MATERIALS PROVIDED:
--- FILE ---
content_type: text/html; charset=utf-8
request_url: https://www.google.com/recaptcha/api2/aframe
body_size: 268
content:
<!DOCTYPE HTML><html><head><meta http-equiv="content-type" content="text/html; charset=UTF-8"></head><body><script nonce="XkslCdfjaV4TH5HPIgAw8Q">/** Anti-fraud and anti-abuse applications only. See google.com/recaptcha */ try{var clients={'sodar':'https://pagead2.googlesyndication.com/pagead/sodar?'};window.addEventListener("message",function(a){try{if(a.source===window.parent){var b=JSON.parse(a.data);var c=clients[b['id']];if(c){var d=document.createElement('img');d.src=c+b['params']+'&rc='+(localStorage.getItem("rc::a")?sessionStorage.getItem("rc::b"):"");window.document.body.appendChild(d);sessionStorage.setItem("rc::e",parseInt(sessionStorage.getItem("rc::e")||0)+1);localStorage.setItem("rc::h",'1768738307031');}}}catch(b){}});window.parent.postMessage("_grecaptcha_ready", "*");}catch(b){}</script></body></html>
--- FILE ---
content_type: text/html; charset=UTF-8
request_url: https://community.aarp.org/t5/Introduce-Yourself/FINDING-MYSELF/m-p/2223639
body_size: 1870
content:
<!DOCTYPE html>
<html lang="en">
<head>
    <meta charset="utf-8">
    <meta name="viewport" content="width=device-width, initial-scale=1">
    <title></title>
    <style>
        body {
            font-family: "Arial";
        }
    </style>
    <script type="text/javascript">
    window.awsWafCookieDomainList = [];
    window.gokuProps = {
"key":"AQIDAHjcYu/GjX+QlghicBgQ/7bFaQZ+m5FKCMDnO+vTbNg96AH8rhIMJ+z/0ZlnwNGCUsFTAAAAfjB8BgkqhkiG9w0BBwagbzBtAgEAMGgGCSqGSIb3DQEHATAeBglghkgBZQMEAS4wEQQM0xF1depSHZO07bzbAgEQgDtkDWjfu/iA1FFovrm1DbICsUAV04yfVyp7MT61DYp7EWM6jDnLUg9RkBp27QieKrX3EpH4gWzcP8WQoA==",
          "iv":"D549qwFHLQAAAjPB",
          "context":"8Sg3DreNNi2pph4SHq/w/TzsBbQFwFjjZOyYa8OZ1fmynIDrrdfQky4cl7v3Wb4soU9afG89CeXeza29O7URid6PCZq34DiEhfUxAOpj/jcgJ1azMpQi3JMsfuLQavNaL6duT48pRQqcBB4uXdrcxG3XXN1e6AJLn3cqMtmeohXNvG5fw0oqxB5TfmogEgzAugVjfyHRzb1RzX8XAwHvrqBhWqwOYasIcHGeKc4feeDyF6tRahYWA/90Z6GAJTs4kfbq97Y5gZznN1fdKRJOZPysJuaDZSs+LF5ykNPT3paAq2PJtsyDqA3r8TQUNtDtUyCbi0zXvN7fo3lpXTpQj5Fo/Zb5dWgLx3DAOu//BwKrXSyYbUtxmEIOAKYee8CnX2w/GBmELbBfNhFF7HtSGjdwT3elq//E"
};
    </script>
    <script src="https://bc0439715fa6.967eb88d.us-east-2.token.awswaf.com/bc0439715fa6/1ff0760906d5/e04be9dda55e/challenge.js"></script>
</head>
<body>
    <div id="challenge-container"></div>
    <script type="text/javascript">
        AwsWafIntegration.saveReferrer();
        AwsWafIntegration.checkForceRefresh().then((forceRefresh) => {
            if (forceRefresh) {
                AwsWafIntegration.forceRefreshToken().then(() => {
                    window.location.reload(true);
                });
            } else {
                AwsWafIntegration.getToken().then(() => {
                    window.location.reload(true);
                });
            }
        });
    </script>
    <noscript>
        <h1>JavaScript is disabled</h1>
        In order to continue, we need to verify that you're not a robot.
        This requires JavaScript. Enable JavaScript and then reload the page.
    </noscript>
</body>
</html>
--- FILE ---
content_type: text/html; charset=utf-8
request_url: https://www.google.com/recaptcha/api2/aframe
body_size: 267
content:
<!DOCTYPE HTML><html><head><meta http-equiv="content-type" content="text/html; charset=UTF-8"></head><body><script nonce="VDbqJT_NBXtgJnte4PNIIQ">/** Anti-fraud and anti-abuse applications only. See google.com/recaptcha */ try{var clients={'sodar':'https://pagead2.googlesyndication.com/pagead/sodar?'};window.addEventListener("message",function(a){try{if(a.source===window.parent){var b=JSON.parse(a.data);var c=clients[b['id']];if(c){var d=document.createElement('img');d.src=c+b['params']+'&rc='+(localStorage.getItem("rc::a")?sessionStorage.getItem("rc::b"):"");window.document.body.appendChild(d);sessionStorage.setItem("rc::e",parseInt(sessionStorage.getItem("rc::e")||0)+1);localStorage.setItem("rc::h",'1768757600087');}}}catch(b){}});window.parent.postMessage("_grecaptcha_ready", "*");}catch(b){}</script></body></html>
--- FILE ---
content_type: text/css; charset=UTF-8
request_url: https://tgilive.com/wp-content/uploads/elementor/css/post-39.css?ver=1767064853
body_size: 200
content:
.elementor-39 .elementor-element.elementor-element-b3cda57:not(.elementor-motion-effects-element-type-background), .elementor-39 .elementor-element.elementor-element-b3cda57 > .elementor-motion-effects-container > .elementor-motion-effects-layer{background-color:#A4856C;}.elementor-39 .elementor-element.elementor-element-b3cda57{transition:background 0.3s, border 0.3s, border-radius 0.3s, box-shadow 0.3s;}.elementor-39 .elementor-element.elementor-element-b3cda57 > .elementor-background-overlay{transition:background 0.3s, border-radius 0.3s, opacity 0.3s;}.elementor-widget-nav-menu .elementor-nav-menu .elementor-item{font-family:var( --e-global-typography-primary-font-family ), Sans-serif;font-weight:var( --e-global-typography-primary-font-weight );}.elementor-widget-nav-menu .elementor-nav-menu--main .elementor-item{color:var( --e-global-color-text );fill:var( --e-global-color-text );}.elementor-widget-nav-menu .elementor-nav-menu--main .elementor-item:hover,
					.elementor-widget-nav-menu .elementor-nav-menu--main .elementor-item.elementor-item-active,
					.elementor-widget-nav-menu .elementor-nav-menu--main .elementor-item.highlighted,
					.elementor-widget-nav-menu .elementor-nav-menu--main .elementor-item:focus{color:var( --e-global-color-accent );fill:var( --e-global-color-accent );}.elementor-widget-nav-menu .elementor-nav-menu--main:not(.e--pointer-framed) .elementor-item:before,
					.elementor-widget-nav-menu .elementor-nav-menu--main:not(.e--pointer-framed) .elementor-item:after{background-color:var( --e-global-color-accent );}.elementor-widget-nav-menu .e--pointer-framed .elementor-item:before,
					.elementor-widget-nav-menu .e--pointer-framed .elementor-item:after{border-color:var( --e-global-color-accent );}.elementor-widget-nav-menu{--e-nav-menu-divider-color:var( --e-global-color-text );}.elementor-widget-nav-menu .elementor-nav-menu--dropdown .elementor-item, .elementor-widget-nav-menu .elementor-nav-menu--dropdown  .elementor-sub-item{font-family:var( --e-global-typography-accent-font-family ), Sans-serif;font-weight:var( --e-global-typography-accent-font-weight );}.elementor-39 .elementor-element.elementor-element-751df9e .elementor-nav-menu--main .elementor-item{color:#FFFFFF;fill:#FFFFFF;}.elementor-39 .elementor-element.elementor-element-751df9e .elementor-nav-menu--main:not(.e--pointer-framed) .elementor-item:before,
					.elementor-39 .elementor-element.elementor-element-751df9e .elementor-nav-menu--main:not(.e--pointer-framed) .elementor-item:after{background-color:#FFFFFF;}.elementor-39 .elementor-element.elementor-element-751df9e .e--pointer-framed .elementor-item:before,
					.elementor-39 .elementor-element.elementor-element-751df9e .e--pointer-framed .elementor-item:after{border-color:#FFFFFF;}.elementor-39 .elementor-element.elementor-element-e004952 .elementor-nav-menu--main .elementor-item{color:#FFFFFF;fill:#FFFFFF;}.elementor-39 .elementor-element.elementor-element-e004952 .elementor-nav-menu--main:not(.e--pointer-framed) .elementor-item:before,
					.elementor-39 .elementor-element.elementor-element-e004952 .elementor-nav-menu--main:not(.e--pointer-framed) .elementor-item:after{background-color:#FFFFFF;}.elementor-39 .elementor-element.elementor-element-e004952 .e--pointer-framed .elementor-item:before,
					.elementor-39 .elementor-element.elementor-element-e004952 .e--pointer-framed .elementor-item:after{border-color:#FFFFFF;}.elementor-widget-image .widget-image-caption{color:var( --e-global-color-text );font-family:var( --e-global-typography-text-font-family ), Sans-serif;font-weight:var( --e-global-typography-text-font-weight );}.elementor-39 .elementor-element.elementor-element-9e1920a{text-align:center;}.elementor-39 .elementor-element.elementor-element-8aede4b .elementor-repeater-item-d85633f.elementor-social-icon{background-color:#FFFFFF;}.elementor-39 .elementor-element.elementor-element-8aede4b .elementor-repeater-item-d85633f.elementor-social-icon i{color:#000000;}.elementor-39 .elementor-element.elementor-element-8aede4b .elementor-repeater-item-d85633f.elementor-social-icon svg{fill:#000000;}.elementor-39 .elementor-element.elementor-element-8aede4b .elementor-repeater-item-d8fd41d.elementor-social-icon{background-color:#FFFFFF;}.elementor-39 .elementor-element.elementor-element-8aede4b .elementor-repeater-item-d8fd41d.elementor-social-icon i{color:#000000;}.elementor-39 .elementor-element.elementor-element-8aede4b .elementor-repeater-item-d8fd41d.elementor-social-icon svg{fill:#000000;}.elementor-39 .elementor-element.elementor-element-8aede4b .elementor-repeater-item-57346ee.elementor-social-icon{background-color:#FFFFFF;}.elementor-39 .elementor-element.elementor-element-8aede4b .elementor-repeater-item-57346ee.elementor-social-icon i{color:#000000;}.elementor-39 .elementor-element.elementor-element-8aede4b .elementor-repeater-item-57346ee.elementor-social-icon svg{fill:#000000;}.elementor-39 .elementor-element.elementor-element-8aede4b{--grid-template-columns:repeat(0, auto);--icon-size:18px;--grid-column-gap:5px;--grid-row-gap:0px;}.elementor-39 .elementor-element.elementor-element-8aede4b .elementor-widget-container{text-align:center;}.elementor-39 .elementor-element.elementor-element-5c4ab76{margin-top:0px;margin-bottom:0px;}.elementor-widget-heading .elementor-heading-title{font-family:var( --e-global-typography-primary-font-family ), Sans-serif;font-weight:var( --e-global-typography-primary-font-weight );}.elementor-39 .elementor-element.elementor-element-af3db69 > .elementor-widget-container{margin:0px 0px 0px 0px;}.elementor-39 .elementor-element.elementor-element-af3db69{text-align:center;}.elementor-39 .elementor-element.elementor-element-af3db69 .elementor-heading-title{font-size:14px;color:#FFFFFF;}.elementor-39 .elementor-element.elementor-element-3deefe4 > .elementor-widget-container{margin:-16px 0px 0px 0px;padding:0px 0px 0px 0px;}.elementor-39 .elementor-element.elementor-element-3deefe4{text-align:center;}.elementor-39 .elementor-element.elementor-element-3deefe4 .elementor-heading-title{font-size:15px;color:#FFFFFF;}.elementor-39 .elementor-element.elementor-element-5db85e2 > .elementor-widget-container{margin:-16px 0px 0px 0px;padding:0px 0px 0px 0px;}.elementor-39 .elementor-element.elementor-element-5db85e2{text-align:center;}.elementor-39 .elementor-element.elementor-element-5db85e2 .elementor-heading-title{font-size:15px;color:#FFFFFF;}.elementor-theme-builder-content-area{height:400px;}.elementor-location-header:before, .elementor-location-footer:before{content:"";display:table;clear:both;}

EXERCISE:
Using the entries above, give the number of lines that include "message", with no added words.

EXERCISE RESULT:
2